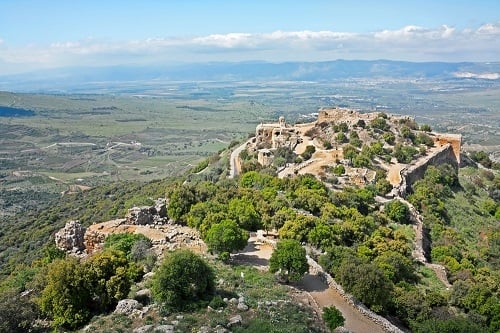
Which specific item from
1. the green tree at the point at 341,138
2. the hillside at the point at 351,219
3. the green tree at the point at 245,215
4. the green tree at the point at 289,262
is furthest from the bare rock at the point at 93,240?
the green tree at the point at 341,138

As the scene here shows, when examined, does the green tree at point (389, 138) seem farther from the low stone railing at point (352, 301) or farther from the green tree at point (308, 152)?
the low stone railing at point (352, 301)

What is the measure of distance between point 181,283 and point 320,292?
7.29 meters

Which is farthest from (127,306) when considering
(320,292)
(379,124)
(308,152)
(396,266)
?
(379,124)

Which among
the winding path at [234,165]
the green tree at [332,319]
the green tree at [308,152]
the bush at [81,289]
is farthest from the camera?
the winding path at [234,165]

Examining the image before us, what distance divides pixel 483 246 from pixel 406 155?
15836mm

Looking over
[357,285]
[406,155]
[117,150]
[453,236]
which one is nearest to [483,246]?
[453,236]

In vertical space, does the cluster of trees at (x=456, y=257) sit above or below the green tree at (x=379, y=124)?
below

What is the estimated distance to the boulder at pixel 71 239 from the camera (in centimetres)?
3044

◆ Objective: Update the records starting with the line that contains "What is the estimated" and going on through the end of the records, putting "large stone" in place of "boulder" and leaving everything else as it is.

◆ Result of this task:
What is the estimated distance to the large stone at pixel 71 239 from the camera (in centimetres)?
3044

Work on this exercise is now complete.